As Rizpah went back & forth from one cross to the next, fighting off birds & beasts, her feet broke up the fallow ground of hard heartedness, revenge, anger, mistrust, fear, mockery. The land needed water. The people needed nourishment. They needed restoration. They needed to know God hadn’t forgotten about them, even though these men lost their lives. As Bree climbed that pole, reciting scripture…whom shall I fear? No one…she kept climbing. Rizpah kept walking. She feared no one, not even King David.

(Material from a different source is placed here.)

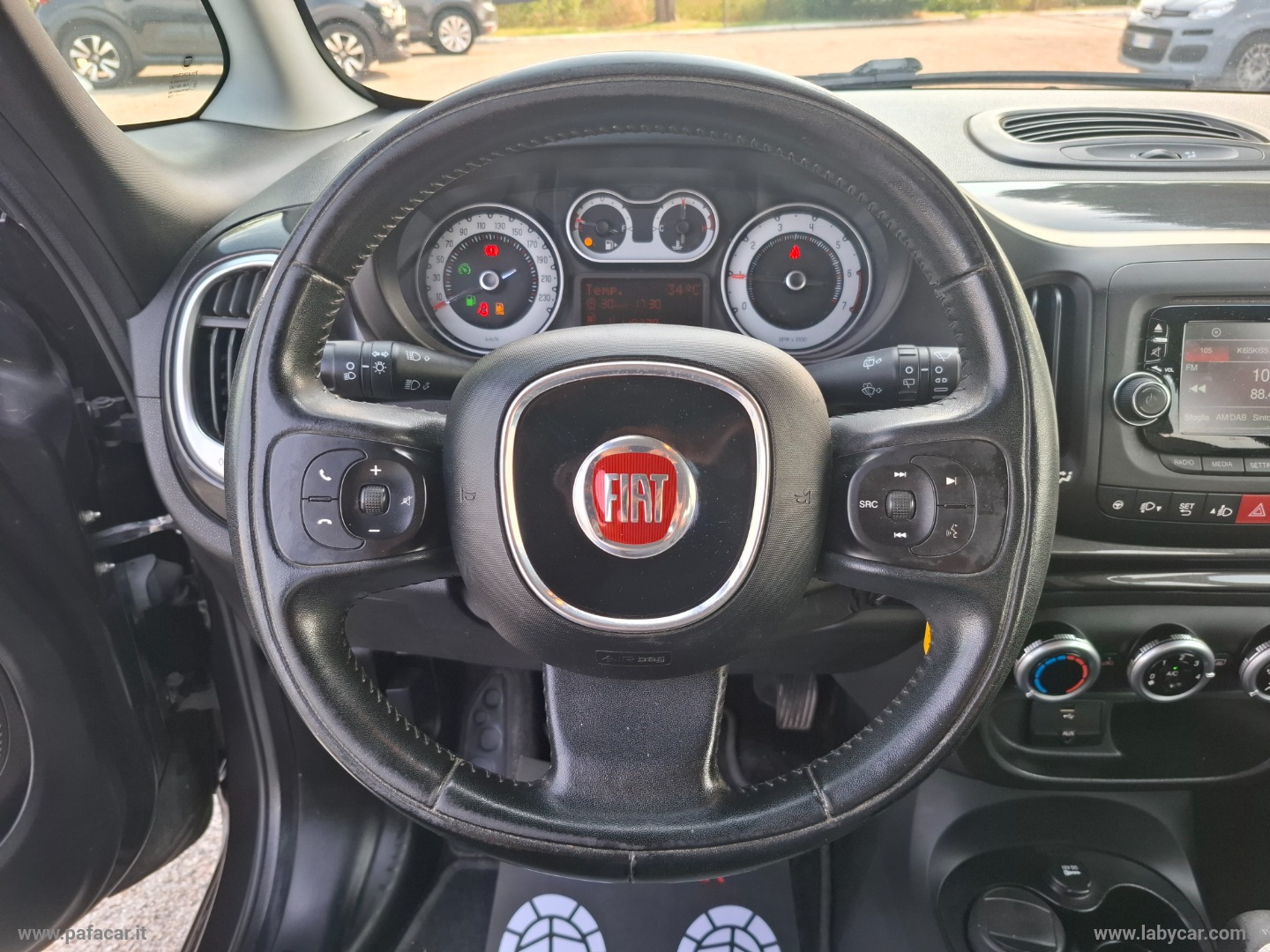 500L 0.9 TwinAir Turbo Nat.Pow. Pop Star - immagine 10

Rizpah wasn’t going to let such a horrendous act take place on her watch. This tireless, daring, radical move of Rizpah, not with the words of her mouth but with her actions, was not an attempt to show David up, but to show David that God is moved by vigor and vigilance. David had no choice but to do the right thing and restore dignity to the men and to Saul. South Carolina had no choice but to do the right thing, after Bree’s climbing of the pole and even her compliance with authorities spoke louder than her words. Details…did anybody notice that the authorities were not violent with her…they didn’t shoot at her, they didn’t bother the pole as she climbed…they even helped her jump across the iron gates.

After Rizpah stood, then and only then did God heed supplications for the land.  After Bree climbed, South Carolina heeded the cry of the land. The land was now ready for reconciliation and redemption. God did just that – Blessed the land and made the land fruitful again, which caused the harvest to come forth.

We have that same opportunity to take a stand, as we come together critically, creatively and theologically as Christians and show better than we can tell that it  – being the continual strength in construction of isms and the continual strength in evading the difficult discussions, and the continual “it doesn’t directly affect me” mantra, ain’t gonna happen ON OUR WATCH! As Darnell said earlier, we have to take that risk, recognizing the cost is worth the reward, so that God will bless our land again. So unity can truly exist again. So we don’t have to sing we shall overcome, but we have overcome; that we do overcome…we being all of us for all of us so God can again be proud of us. May we go forth in the strength of the Lord as we journey towards the fullness of this project.

Rae Karim is a minister in Indianapolis, IN. She earned her M.Div. from Christian Theological Seminary.

One comment

  1. I really appreciate the power behind the repetition of the word, “details”. I think this sermon would be most effective if you recorded yourself preaching this sermon, as I can tell the message is most powerful spoken aloud (or that is how it reads to me). I would love to see your preaching in action.